Is there an isomorphism from a smooth vector bundle $E$ and its double dual bundle $E^{**}$ which doesn't depend on a bundle metric on $E$?

Question

I want to show that the map $F:(E,\pi)\rightarrow (E^{**},\pi^{**})$ define fiberwise to be $F\vert_{E_p}(v)=ev_v$ (where $ev_v:E_p^*\rightarrow\mathbb{R}$ sends $w\mapsto w(v)$ ) is a smooth bundle homomorphism. I know there already exists an isomorphism by virtue of the fact that every vector bundle admits a metric, but I want to see if this $F$ works. I'm stuck on the smooth part, it's clear, at least to me, that it's fiberwise linear, and that $\pi^{**}F=\pi$

Answer 1

Of course. This is just the vector space double duality elevated to the bundle level; it is a completely metric-independent notion.

The canonical map $\iota_E:E\to E^{**}$ is clearly bijective (because on each fiber we have a linear isomorphism).
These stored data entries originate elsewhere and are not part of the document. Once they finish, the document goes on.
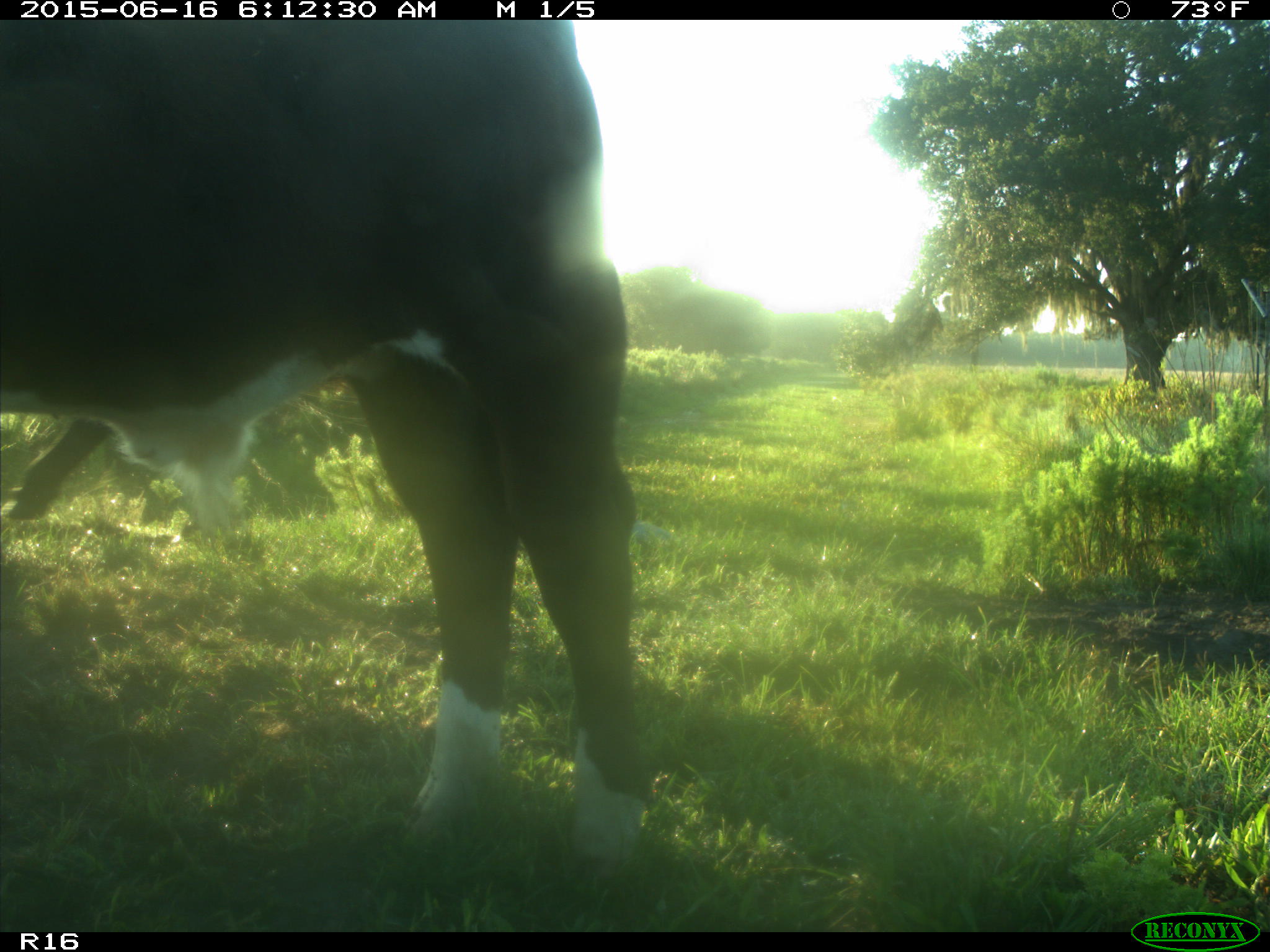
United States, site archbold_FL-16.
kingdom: Animalia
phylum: Chordata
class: Mammalia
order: Artiodactyla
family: Bovidae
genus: Bos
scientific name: Bos taurus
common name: domestic cow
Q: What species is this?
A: Bos taurus (domestic cow).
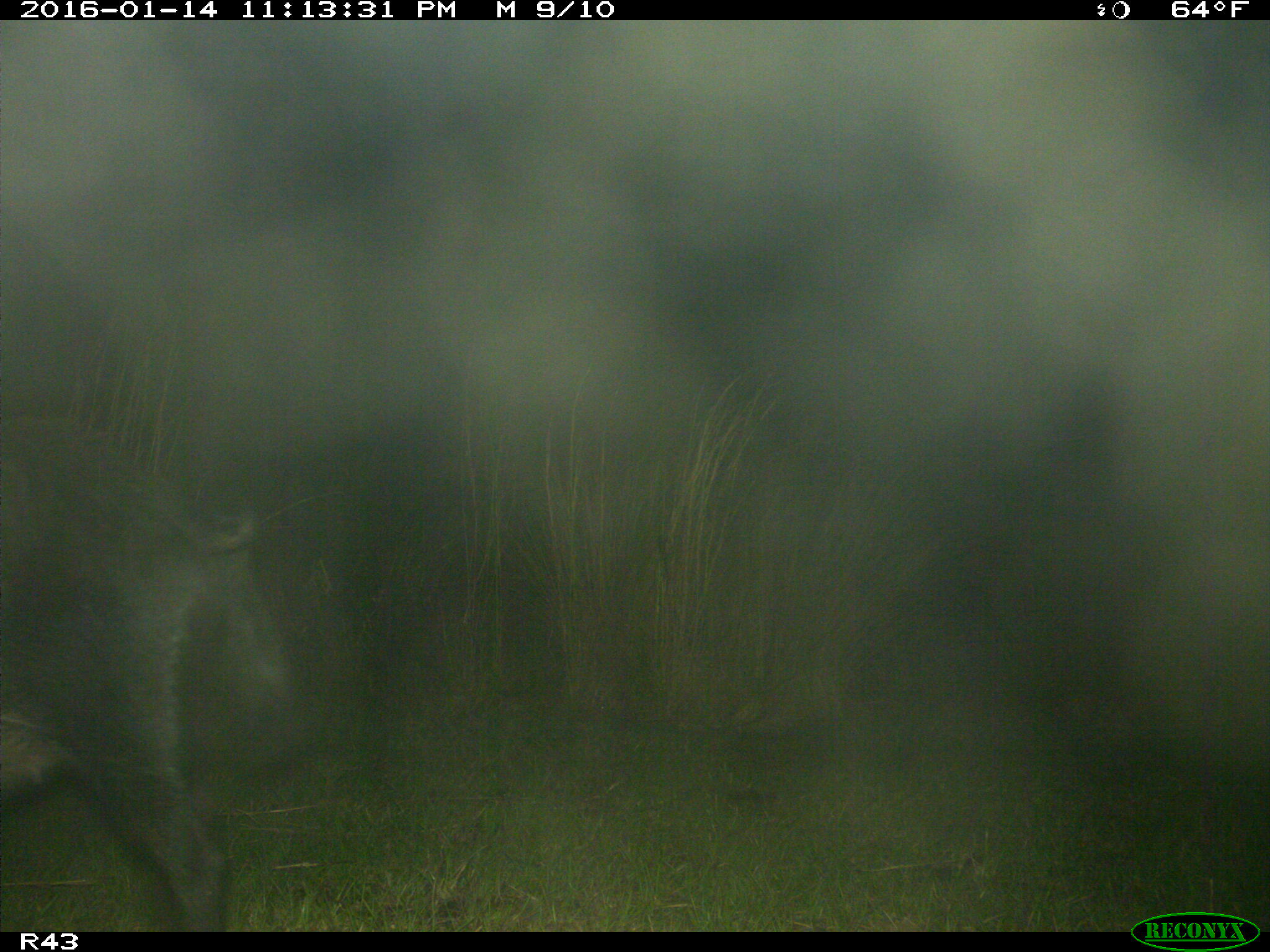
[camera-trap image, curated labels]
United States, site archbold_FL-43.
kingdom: Animalia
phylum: Chordata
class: Mammalia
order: Artiodactyla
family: Suidae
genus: Sus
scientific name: Sus scrofa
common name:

Smoothness is a local condition, so we can work one local trivialization at a time; we may thus assume $M$ is open in some $\Bbb{R}^k$, $E=M\times V$ is a trivial vector bundle and then $E^{**}=M\times V^{**}$, and the map $\iota_E$ becomes (i.e once you compose with the vector bundle chart on the domain and target) $M\times V\to M\times V^{**}$, $(x,v)\mapsto (x,\iota_V(v))$. This is clearly a smooth map (it’s even linear in the second component).

Hence, $\iota_E:E\to E^{**}$ is a smooth vector bundle map over $M$ which is a fiberwise isomorphism. By abstract reasoning, you can deduce the inverse is also smooth; though in this case, you can see easily that the inverse is locally given by $M\times V^{**}\to M\times V$, $(x,\zeta)\mapsto (x,\iota_V^{-1}(\zeta))$ which is smooth (again it’s even linear in the second argument). Hence, $\iota_E$ gives an isomorphism of vector bundles.